February 3: Email the following to Claire Potter in an attached Word document (clearly labeled with your name): Choose one or two of the collections listed here that you would like to work with and say why. Indicate whether you would prefer to work alone, in a pair or in a larger group.  Don’t see a collection that appeals to you?  Go to the NYPL Manuscripts and Archives homepage and pick another one.  Your only restriction is that it has to be within the scope of our class so that you can be in conversation with the rest of us.

February 5: The Practice of Community Scholarship

What is “community history” and why does it matter to historians, activists and members of an identifiable community? What ethical principles does it embody?

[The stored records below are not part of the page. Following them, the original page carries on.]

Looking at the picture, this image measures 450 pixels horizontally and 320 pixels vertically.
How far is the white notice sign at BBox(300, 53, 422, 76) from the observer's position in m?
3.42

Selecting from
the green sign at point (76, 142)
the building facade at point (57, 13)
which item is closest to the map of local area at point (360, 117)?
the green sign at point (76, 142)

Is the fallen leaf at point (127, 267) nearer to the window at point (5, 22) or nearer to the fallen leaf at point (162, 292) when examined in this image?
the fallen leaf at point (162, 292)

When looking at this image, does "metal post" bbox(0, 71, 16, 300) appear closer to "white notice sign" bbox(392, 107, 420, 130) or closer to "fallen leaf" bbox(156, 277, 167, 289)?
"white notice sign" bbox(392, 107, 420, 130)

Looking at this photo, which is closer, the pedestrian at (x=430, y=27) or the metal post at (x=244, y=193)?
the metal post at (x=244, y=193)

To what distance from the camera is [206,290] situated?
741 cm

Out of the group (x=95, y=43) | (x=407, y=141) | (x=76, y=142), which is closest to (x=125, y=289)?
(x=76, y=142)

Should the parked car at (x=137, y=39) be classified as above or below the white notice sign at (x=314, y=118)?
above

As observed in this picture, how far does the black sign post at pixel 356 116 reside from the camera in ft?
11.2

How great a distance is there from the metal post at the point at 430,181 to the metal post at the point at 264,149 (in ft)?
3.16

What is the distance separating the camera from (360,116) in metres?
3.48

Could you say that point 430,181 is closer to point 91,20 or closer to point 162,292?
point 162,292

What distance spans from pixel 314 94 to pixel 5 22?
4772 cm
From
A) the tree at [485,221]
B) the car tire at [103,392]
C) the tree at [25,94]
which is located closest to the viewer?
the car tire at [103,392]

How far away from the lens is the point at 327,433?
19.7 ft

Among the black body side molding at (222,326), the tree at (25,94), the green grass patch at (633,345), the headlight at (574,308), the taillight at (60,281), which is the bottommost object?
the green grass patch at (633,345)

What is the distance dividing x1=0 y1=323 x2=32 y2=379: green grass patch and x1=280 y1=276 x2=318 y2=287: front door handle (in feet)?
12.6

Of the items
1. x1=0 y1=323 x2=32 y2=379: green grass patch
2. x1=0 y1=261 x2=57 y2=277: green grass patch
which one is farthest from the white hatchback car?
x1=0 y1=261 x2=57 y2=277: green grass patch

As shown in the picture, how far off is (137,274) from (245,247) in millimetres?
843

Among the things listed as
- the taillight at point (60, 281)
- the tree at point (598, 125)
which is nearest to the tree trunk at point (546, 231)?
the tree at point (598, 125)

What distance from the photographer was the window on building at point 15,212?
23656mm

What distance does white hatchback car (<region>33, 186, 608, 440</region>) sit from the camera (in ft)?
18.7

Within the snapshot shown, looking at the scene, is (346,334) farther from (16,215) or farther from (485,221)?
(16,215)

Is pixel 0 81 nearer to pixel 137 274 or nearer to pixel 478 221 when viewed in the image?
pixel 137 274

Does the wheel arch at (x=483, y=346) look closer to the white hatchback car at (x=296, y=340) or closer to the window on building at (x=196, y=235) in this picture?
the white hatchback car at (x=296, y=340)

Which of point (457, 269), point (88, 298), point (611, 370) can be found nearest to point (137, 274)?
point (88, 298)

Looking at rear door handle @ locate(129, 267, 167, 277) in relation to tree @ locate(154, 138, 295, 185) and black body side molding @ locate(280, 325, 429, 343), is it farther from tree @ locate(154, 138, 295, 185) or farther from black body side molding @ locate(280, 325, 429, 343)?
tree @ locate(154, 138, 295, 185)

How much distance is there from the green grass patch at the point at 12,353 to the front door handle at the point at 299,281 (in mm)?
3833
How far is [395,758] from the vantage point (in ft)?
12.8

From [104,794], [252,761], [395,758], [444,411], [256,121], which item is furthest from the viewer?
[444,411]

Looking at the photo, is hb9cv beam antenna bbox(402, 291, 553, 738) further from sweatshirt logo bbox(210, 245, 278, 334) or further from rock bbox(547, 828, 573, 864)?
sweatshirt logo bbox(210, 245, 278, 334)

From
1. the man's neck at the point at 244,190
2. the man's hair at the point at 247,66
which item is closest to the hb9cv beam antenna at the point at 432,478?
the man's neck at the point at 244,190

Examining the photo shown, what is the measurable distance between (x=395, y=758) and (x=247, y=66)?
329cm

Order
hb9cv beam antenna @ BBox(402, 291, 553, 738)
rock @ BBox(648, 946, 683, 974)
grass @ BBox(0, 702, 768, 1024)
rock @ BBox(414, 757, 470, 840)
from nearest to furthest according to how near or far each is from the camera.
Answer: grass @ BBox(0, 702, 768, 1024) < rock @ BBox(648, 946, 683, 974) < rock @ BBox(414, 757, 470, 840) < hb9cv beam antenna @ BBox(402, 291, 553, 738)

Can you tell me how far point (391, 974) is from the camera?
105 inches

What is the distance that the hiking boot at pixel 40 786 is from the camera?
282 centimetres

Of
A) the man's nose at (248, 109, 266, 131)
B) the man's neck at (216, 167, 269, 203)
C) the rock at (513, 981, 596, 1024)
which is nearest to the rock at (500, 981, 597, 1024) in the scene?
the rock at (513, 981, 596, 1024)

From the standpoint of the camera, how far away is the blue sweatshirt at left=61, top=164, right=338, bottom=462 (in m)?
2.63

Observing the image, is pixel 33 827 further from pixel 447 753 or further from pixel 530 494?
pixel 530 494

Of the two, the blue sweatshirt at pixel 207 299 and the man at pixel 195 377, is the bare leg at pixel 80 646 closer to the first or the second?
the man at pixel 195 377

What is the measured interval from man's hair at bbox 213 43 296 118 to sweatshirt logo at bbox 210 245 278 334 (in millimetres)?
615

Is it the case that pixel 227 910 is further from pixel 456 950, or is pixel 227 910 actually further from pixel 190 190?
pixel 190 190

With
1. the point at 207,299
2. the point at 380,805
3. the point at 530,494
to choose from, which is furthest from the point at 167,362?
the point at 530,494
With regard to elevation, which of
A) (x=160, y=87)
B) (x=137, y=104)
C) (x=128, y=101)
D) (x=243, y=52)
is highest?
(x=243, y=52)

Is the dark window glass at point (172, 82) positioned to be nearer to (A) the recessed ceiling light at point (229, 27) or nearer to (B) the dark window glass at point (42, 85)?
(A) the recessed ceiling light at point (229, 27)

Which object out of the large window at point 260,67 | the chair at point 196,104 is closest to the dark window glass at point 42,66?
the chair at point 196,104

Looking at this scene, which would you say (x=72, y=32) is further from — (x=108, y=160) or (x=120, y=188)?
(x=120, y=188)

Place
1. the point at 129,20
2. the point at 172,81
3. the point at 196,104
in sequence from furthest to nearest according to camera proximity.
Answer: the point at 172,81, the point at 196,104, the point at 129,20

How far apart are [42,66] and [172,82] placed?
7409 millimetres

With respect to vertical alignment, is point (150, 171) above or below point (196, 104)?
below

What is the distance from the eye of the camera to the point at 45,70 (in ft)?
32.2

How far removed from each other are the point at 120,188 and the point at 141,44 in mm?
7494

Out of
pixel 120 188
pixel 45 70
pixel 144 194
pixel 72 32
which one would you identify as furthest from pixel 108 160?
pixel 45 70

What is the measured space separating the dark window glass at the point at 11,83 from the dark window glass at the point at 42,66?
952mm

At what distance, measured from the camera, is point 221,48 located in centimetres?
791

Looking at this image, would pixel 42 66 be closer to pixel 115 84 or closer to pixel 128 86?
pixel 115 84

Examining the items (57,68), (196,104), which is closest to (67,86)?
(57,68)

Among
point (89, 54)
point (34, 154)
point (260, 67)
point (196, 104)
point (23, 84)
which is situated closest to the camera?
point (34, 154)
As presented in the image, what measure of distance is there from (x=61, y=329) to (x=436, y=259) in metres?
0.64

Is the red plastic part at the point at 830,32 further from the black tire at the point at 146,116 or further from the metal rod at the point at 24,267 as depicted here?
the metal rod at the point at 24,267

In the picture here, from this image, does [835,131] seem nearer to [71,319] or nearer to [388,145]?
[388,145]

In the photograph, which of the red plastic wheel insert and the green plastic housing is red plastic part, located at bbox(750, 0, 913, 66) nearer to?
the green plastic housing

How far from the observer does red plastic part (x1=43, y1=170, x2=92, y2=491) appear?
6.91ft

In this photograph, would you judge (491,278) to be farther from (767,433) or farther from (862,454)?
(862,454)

Finally, what are the ethical responsibilities of universities toward their communities  — and the public more generally? How do we make what we do accessible to others?

  • John D’Emilio and Estelle B. Freedman, “Allan Berube and the Power of Community History,” in Allan Berube, My Desire for History: Essays in Gay, Community, & Labor History, edited D’Emilio and Freedman (Chapel Hill: University of North Carolina Press, 2011), 1-37.
  • David Scobey, “In Here/Out There: The Place of Scholarship in a Democracy (or, Why Maurice Chevalier Came to Town),” text of a lecture given at Concordia University, March 17 2011.

From 5:00 – 5:50, we will be joined by David Scobey, who will talk to us about “In Here/Out There” and how our research and fits into the vision of a civically engaged university community.

February 12: History as a Living Thing

How do we think about representing a past that is, as Renee Romano says in her article, “not dead yet”? This week we begin to address what we can learn from people who already practice recent history, who put their scholarship in the center of ongoing activisms, and who seek to shape the terms of the debate by understanding where ideology has shaped notions of fat and truth.

  • Claire Potter and Renee C. Romano, “Just Over Our Shoulder: The Pleasures and Perils of Writing the Recent Past,” DRH, 1-19.
  • Renee Romano, “Not Dead Yet: My Identity Crisis as a Historian of the Recent Past,” DRH, 23-44.
  • Sara Dubow, “Introduction: Fetal Stories” and “Debating Fetal Pain, 1984-2007,” Ourselves Unborn: A History of the Fetus in Modern America (New York: Oxford University Press, 2010), 1-9; 153-183.

From 4-5:00 we will be joined by Sara Dubow, associate professor of history at Williams College.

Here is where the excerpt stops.